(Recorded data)
[Start]

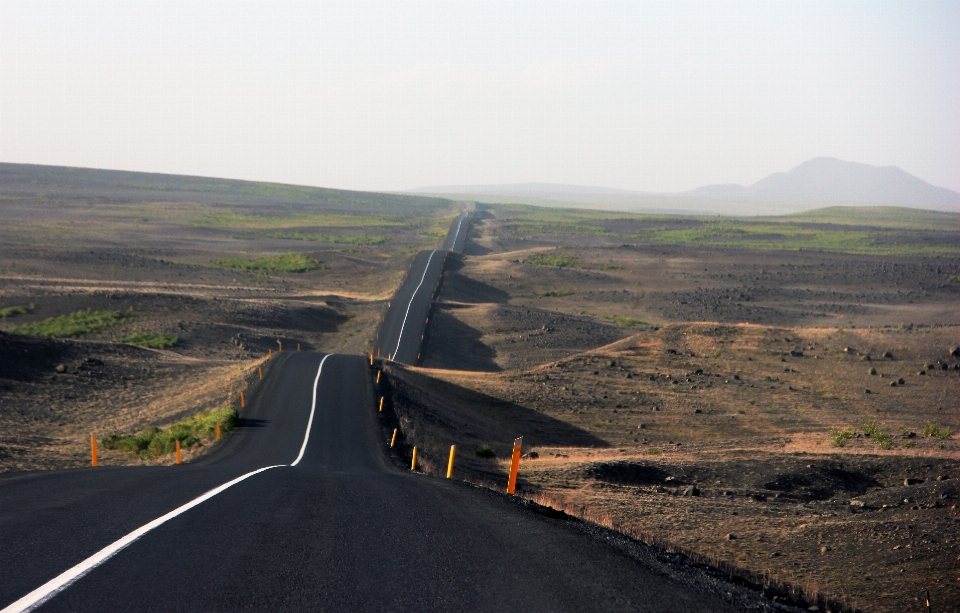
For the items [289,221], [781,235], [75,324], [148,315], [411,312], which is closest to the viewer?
[75,324]

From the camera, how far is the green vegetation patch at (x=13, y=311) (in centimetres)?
5084

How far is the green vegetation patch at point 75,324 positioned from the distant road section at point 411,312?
55.4 ft

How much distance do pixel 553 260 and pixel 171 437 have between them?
7598cm

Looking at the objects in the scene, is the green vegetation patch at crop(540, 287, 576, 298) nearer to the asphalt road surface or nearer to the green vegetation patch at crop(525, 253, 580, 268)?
the green vegetation patch at crop(525, 253, 580, 268)

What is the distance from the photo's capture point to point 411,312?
5962cm

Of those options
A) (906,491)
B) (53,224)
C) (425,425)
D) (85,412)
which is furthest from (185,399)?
(53,224)

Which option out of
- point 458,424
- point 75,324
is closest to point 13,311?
point 75,324

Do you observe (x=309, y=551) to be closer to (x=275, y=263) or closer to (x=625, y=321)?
(x=625, y=321)

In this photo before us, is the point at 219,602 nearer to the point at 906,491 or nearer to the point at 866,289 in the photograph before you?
the point at 906,491

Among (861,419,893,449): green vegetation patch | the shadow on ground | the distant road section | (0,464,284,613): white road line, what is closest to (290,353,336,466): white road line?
the shadow on ground

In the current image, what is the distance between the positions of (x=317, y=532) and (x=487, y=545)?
1.74m

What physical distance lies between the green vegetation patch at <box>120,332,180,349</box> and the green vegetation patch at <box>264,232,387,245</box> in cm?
8071

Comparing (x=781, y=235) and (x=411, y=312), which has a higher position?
(x=781, y=235)

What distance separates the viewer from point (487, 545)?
317 inches
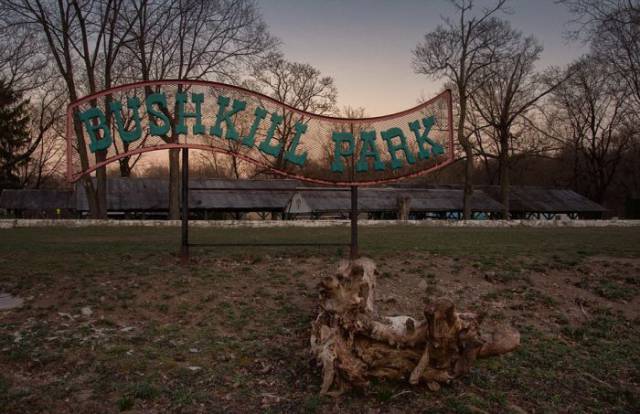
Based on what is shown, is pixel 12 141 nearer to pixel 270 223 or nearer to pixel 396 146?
pixel 270 223

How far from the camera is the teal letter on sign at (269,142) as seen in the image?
9.34 metres

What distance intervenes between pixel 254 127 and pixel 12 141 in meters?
47.5

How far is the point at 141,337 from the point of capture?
625 cm

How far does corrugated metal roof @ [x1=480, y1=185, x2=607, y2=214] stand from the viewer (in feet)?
140

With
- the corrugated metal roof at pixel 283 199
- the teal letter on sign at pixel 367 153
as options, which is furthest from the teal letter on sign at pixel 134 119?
the corrugated metal roof at pixel 283 199

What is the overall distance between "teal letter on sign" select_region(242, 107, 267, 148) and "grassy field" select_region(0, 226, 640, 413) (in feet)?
7.52

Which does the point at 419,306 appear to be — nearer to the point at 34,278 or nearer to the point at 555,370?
the point at 555,370

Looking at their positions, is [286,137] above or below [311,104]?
below

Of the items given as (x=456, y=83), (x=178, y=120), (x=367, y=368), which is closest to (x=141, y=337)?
(x=367, y=368)

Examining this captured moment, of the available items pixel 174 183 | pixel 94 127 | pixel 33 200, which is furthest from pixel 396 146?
pixel 33 200

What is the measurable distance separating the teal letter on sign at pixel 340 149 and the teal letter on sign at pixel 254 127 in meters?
1.34

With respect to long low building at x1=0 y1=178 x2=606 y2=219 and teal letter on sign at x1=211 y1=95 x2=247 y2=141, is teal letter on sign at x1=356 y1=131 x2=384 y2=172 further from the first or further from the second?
long low building at x1=0 y1=178 x2=606 y2=219

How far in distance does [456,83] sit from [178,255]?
26879 mm

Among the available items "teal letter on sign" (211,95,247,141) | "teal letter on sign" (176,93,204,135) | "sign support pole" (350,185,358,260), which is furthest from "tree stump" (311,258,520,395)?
"teal letter on sign" (176,93,204,135)
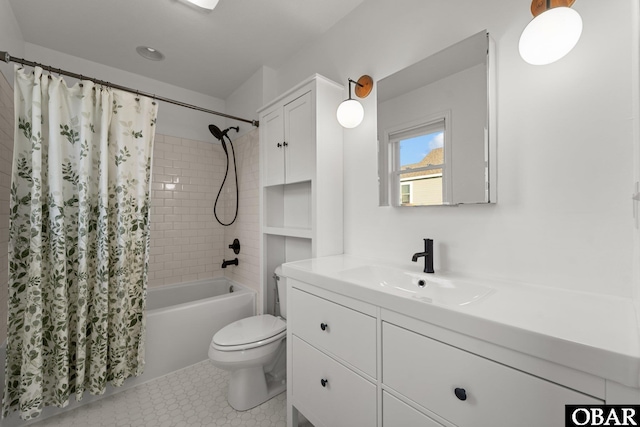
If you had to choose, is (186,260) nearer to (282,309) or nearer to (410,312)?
(282,309)

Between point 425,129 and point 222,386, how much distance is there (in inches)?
83.6

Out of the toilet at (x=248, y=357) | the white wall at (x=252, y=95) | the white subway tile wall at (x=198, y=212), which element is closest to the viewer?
the toilet at (x=248, y=357)

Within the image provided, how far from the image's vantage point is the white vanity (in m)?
0.59

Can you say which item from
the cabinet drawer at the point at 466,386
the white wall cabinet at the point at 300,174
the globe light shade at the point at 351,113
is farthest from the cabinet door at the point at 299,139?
the cabinet drawer at the point at 466,386

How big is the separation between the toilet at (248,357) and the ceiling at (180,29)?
2135 millimetres

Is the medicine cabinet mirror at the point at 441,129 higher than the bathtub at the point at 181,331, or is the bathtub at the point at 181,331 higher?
the medicine cabinet mirror at the point at 441,129

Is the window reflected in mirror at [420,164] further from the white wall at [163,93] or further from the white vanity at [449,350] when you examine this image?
the white wall at [163,93]

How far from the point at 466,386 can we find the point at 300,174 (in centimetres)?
139

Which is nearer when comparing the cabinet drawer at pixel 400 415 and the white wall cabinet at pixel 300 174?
the cabinet drawer at pixel 400 415

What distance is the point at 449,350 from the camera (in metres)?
0.79

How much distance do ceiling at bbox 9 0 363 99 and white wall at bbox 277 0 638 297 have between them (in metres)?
0.73

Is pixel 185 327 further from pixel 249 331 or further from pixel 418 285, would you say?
pixel 418 285

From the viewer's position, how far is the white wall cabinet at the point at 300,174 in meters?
1.67

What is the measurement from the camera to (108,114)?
174 centimetres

[End]

## Written task:
Repeat the lines of the records above exactly as they stand, starting at the line that contains "If you had to" and ending at the line that contains "2135 millimetres", with both of those lines included.

## Output of the task:
If you had to choose, is (186,260) nearer to (282,309) or nearer to (410,312)?
(282,309)

Between point 425,129 and point 222,386, how much distance is there (in inches)?
83.6

Out of the toilet at (x=248, y=357) | the white wall at (x=252, y=95) | the white subway tile wall at (x=198, y=212), which element is closest to the viewer?
the toilet at (x=248, y=357)

Within the image provided, how far from the image's vantage point is the white vanity (in m)?
0.59

Can you say which item from
the cabinet drawer at the point at 466,386
the white wall cabinet at the point at 300,174
the globe light shade at the point at 351,113
is farthest from the cabinet door at the point at 299,139?
the cabinet drawer at the point at 466,386

How big is the separation between the toilet at (248,357) and the ceiling at (180,29)?
2135 millimetres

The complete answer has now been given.